This is the perfect compliment to Znüni, taken from the German word for “four” (vier) and takes place around – well I’m sure you can guess. It’s likely the last taste of coffee you will have during the work day. It’s most often espresso, for that little kick of energy, but there are no hard rules. Usually the communal food is pulled out at this time, which might be what the Swiss call a cake but is really some kind of sweet loaf, or some form of snackable chocolate, like branches or Lindor balls. I guess its a bit of extra sugar in case the espresso isn’t enough to get you through the next hour. The atmosphere of Zvieri is very much like Znüni – another social opportunity, though since any events are already celebrated, people tend to move toward the coffee machine in smaller groups rather than as an entire team.

Dinner

Highlights: Raclette

This meal is really hard to generalize. I think on a work day it is typically a smaller meal than lunch. Not even a good Swiss citizen wants to have two Schnitzels in one day. However if you dine out, especially on a weekend, this can also be a larger meal, even multi-coursed. Wine is often enjoyed regardless of the size of the meal. Afterward you might drink an espresso or a schnapps, “for digestion”.

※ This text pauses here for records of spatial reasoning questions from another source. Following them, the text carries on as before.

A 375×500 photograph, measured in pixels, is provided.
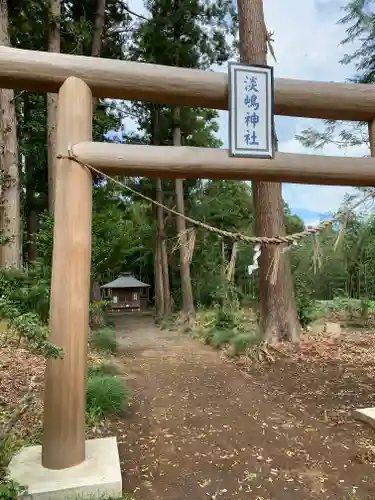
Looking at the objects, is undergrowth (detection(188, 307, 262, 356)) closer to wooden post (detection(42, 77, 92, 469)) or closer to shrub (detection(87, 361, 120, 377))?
shrub (detection(87, 361, 120, 377))

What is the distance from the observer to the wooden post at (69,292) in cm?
232

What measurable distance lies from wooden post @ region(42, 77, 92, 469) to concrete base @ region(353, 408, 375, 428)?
2.32 metres

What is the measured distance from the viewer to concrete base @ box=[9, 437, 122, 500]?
2.05 metres

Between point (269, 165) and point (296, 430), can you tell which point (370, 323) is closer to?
point (296, 430)

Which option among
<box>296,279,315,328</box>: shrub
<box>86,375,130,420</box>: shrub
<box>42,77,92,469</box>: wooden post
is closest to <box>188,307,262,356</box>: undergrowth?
<box>296,279,315,328</box>: shrub

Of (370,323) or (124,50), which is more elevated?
(124,50)

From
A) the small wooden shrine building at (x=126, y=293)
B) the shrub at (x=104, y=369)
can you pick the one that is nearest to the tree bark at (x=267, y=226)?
the shrub at (x=104, y=369)

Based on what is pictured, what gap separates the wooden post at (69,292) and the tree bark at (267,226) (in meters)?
3.96

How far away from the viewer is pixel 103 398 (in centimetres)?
352

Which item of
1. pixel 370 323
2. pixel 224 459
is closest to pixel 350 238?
pixel 370 323

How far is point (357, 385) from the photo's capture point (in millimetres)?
4285

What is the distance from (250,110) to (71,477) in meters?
2.64

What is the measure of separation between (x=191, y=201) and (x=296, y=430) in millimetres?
12237

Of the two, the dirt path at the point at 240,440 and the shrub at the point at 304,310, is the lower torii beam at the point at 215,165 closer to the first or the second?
the dirt path at the point at 240,440
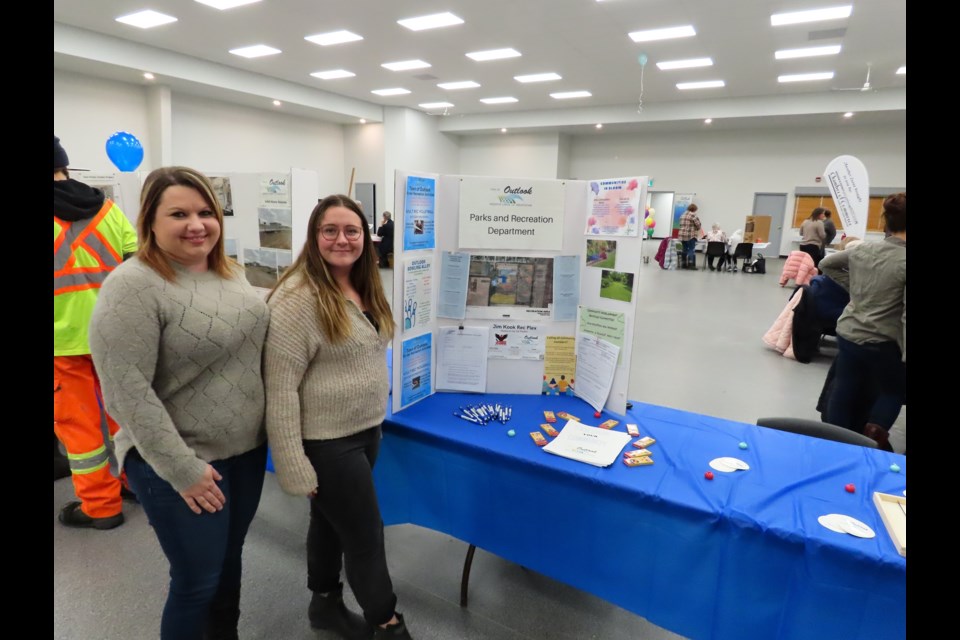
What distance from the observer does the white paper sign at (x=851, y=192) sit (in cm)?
341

My absolute favourite dinnertime meal is raclette. The French and Swiss fight for ownership of this meal and they both have a strong argument. It was technically invented in France, but that part of France where it was invented has long since been a part of Switzerland. But I will try to avoid mixing politics and food and only note that this is a lovely meal enjoyed across Switzerland, at least in the French and German speaking regions.

Raclette is actually the name of a cheese, and the raclette cheese is the main ingredient of the meal. It is usually bought pre-sliced into the perfect sized rectangle for your raclette grill. The grill is flat on top, and heated from beneath. Beneath the heat coils you place your individual cheese tray with the rectangular slice of raclette on it, and once it melts you pour the cheese over whatever you might have on your plate. This is typically pearl onions, small pickles, and boiled potatoes. However with that flat grill on top you might fry up some mushrooms or bell peppers, or any other vegetable worth grilling.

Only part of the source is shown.